You can get SO-8 fets with an rDSon of only a few milliohms, and they're way simpler to mount. Don't even need to drill a hole. You'd think a SO-8 wouldn't be able to handle power due to the smaller leads alone, but you parallel 3 leads on one side and 4 on the other which gives a LOT of current ability. They have a very low junction-to-lead thermal impedance so a wide trace can dissipate a surprising amount of heat!
And look at switching losses. The IRF3703 is a very large gate charge. Don't underestimate the energy lost in charging and discharging that capacitance. And higher capacitances mean lower rise and fall times for a given driver, which can increase switching losses.
I have a bunch of IRF7811W SO-8 that I use, 0.009 mOhm rDSon, 14 amps continuous with no heat sink, and the gate charge is 18. And I use them because they're cheap. $0.86/ea in small quantities.

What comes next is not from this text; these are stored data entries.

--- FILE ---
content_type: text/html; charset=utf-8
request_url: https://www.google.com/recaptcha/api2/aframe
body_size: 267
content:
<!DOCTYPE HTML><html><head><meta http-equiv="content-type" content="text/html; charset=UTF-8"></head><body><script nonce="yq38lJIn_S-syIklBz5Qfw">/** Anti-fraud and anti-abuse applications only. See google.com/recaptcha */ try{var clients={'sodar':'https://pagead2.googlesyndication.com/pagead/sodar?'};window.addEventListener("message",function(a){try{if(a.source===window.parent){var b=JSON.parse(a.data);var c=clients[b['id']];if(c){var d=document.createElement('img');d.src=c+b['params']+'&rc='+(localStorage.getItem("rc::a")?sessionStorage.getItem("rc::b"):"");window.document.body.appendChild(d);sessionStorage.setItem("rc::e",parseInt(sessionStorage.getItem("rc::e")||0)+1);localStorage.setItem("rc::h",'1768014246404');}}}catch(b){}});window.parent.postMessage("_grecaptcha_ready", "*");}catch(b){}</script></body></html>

Gate charge on the IRF3703 is 209. So it's more that 11 times slower to switch on the same driver, and even if your driver is big then you're still spending 11x more total energy to charge that cap per cycle.
Due to cost, size, and mounting issues, if I needed to switch 20 amps I'd greatly prefer 2, 4, whatever of these over a TO-220 or anything with a heatsink. Smaller, easier, and cheaper especially if the TO-220 would need a heatsink.